- Text excerpt:
[Start of Attachment]

By Staff Reporter
CHIPINGE – Two villagers were admitted to St Peter’s Hospital here after consuming meat suspected to have been infected with anthrax.
This has also prompted government veterinary officials to dispatch a rapid response team to vaccinate all local livestock.
Ward 20 councillor Charles Mugidho confirmed the development saying he has raised the red flag and has since alerted the authorities to take decisive measures.
The Division of Veterinary Services in the Ministry of Agriculture’s rapid response team is in the area to deal with the current outbreak which has also claimed dozens of cattle.
The outbreak has been detected in Chibuwe, Dakate, Zamchiya and Chisumbanje where at least 15 cattle are reported to have died in areas close to wildlife conservancies, according to the Manicaland provincial Civil Protection Unit (CPU).
Provincial development coordinator (PDC) Edgars Seenza, who heads the provincial CPU, confirmed the outbreak and the hospitalisation of the two villagers after they had eaten the infected beef.
The PDC said the situation was now under control as the CPU was working closely with local structures and the veterinary department to identify hotspots.
“We have received those reports from our local structures and we have since responded as the Civil Protection Unit and dispatched a team which is now on the ground.
“The suspicions were raised from two patients who got sick and were admitted at St Peters Hospital with anthrax-like symptoms, but these were treated and discharged,” said Seenza.
He said they responded quickly to educate local communities and vaccinate animals.
“This area is already under constant surveillance.”

[End of Attachment]

[Source data]
[Start of Attachment]

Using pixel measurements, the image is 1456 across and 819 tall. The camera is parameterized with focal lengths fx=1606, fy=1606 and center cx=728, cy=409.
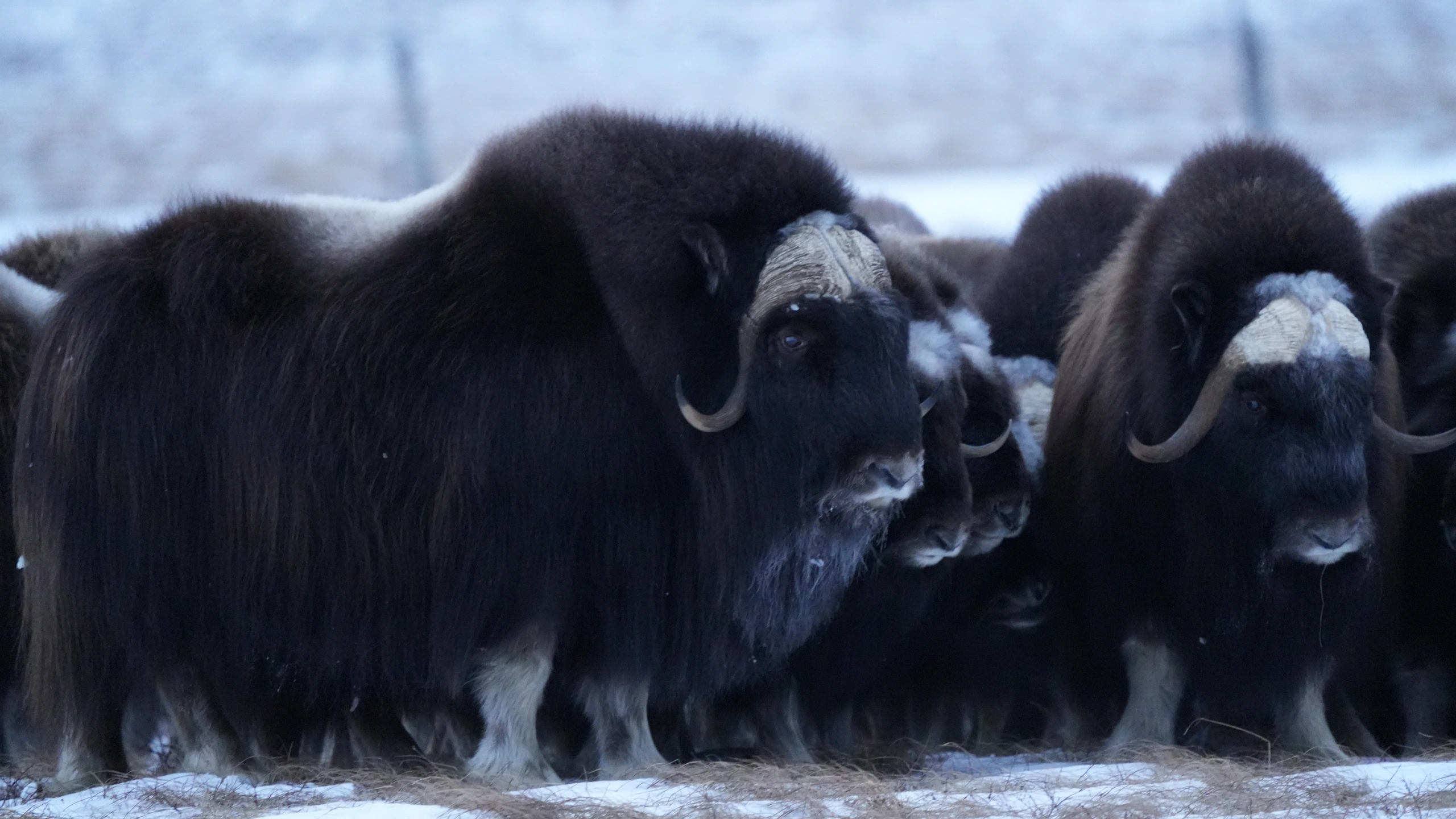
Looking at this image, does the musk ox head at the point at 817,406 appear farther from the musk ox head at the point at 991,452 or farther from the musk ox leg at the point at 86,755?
the musk ox leg at the point at 86,755

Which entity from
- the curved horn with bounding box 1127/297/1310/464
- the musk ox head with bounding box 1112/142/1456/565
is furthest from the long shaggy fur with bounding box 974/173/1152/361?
the curved horn with bounding box 1127/297/1310/464

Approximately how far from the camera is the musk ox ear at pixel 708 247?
168 inches

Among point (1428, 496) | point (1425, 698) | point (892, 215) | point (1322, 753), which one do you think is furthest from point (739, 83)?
point (1322, 753)

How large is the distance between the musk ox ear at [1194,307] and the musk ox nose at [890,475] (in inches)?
35.2

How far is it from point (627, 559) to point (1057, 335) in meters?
2.38

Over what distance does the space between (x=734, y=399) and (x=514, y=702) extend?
1.01 metres

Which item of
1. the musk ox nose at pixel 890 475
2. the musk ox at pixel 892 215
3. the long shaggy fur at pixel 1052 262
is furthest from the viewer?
the musk ox at pixel 892 215

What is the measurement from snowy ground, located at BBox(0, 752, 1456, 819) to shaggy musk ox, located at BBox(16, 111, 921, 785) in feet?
1.23

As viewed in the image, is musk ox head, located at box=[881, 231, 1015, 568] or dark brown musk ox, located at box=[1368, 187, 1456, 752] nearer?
musk ox head, located at box=[881, 231, 1015, 568]

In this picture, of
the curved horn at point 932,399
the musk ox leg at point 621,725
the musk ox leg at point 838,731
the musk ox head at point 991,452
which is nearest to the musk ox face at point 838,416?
the curved horn at point 932,399

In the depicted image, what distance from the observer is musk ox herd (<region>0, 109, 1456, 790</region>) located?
14.1 feet

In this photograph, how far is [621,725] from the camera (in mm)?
4484

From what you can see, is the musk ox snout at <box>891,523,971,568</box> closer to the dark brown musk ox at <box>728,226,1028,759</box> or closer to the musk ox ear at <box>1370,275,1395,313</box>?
the dark brown musk ox at <box>728,226,1028,759</box>

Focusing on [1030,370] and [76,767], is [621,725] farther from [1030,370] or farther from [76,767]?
[1030,370]
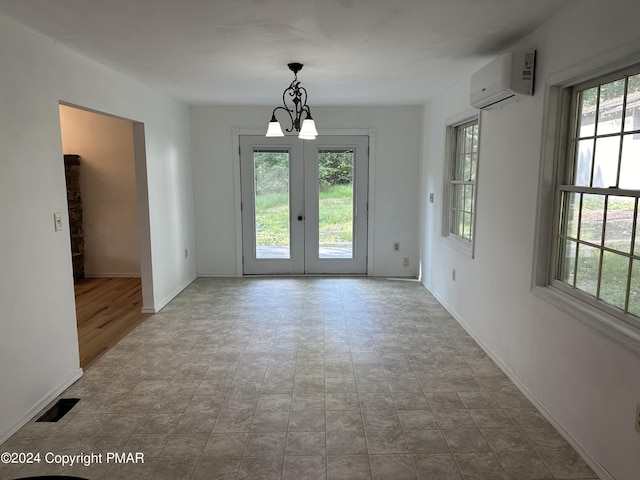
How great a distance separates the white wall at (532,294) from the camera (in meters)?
1.97

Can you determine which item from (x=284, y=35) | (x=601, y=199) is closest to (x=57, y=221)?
(x=284, y=35)

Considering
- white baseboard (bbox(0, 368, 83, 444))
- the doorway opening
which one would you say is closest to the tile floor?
white baseboard (bbox(0, 368, 83, 444))

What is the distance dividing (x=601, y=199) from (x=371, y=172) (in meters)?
3.79

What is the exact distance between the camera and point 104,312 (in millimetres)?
4645

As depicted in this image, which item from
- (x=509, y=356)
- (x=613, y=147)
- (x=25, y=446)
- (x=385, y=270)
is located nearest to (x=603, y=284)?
(x=613, y=147)

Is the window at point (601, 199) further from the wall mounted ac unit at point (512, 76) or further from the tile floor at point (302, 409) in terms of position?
the tile floor at point (302, 409)

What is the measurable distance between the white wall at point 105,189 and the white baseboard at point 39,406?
124 inches

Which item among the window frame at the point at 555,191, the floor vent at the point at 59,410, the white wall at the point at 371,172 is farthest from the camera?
the white wall at the point at 371,172

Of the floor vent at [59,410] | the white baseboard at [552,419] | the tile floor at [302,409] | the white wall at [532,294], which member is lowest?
the floor vent at [59,410]

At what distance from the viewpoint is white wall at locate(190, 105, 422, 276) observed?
19.1 ft

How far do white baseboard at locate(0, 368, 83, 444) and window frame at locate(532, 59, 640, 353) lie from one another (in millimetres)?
3071

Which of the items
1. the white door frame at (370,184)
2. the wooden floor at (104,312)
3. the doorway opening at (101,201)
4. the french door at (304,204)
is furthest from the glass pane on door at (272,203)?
the wooden floor at (104,312)

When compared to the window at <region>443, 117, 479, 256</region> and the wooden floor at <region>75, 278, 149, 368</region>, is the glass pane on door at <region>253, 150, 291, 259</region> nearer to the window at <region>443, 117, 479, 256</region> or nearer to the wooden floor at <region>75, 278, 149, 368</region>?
the wooden floor at <region>75, 278, 149, 368</region>

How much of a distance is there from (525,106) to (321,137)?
3326 mm
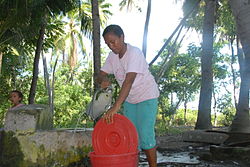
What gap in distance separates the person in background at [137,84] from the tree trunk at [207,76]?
745 cm

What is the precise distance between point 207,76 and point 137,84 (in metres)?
7.95

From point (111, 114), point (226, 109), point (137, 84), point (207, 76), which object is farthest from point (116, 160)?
point (226, 109)

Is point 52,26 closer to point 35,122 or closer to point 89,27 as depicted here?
point 89,27

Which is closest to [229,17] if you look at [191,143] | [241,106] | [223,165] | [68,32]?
[241,106]

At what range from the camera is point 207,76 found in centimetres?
1008

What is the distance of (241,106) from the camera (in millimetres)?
8875

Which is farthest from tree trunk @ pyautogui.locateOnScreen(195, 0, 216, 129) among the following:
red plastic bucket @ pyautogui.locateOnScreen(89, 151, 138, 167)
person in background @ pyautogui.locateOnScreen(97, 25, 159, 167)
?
red plastic bucket @ pyautogui.locateOnScreen(89, 151, 138, 167)

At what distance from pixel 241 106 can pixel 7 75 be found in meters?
12.7

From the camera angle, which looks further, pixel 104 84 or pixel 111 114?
pixel 104 84

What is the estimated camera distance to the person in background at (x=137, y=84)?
2.43 m

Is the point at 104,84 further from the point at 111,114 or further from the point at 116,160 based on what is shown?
the point at 116,160

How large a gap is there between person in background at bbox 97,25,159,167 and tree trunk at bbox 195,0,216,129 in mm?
7451

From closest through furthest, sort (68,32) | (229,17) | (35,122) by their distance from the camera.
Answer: (35,122) < (229,17) < (68,32)

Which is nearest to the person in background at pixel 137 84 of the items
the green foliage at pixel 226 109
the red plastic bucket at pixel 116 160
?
the red plastic bucket at pixel 116 160
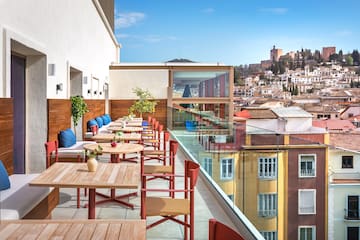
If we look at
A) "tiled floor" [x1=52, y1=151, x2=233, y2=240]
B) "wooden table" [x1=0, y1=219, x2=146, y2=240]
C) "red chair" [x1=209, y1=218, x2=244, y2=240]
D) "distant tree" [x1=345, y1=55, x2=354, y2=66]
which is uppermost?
"distant tree" [x1=345, y1=55, x2=354, y2=66]

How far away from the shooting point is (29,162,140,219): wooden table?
10.1ft

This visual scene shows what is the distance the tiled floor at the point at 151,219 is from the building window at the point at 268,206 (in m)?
0.58

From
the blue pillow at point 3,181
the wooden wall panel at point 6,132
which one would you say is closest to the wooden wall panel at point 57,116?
the wooden wall panel at point 6,132

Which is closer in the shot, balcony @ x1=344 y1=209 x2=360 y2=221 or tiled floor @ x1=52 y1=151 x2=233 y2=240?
balcony @ x1=344 y1=209 x2=360 y2=221

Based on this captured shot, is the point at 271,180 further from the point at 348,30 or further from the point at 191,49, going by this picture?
the point at 348,30

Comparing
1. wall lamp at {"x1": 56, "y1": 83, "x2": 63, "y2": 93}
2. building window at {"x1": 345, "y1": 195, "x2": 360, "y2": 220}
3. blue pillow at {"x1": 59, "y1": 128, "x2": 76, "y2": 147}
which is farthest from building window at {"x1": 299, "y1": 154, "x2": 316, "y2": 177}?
wall lamp at {"x1": 56, "y1": 83, "x2": 63, "y2": 93}

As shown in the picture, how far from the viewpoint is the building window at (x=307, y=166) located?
377 centimetres

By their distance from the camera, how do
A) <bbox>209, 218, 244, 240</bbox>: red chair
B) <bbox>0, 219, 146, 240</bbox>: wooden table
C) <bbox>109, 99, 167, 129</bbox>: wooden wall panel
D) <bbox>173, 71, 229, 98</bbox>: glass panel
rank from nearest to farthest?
<bbox>209, 218, 244, 240</bbox>: red chair
<bbox>0, 219, 146, 240</bbox>: wooden table
<bbox>109, 99, 167, 129</bbox>: wooden wall panel
<bbox>173, 71, 229, 98</bbox>: glass panel

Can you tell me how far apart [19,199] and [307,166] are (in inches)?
100

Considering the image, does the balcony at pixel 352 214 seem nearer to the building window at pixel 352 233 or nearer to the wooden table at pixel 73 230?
the building window at pixel 352 233

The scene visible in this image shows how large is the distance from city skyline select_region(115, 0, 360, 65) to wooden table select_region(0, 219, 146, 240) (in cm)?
5688

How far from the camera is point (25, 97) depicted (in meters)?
6.24

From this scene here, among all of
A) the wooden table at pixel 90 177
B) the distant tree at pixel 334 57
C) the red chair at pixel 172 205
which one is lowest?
the red chair at pixel 172 205

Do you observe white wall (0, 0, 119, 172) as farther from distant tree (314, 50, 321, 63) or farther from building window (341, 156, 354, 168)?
distant tree (314, 50, 321, 63)
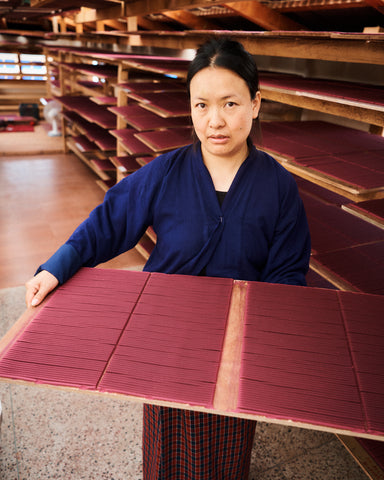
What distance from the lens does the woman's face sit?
3.66ft

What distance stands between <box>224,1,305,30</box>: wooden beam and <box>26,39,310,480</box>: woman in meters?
1.47

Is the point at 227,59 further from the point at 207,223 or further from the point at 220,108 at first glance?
the point at 207,223

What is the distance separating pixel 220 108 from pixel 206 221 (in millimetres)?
339

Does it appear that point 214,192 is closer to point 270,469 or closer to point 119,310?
point 119,310

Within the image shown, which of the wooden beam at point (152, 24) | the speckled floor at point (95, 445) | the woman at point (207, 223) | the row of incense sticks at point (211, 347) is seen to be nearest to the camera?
the row of incense sticks at point (211, 347)

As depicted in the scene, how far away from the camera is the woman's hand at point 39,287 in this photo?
1.08 m

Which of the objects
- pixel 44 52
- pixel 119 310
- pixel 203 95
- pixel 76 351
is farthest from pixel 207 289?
pixel 44 52

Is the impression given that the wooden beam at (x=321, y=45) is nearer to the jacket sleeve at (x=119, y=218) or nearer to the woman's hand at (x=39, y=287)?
the jacket sleeve at (x=119, y=218)

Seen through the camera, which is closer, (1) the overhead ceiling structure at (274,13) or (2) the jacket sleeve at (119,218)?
(2) the jacket sleeve at (119,218)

[End of Attachment]

- Work item: Continue the report on the Chipinge anthrax outbreak, picking up right after its final sentence. The records are separate material and have no connection to the report on the Chipinge anthrax outbreak.

- Reply to the task:
The acting director Division of Veterinary Services, Felistas Ndhlovu said animals infected with anthrax die within a few days, while for humans it can also be fatal but if diagnosed in time, can be treated.
“Chipinge district is a designated anthrax zone where the movement of cattle is prohibited and receives annual vaccination for livestock to curb the spread of diseases,” she said.
Ndhlovu added the current vaccination exercise, which was now due, is targeting 87 000 herd of cattle, up from 14 000 vaccinated last year in October to curb the spread of anthrax to outlying areas.
“We are vaccinating against the disease in this area, which is a gazetted anthrax zone and there is an annual vaccination plan, which was due as the last was in October last year.
“Our challenge is that people fail to bring their cattle for one reason or the other, these difficulties in failing to round up all local cattle means that there are gaps in our annual vaccinations.
“We usually make retrospective responses after persons who consume meat from the dead cattle develops symptoms of anthrax. Late reporting is our key problem,” she said.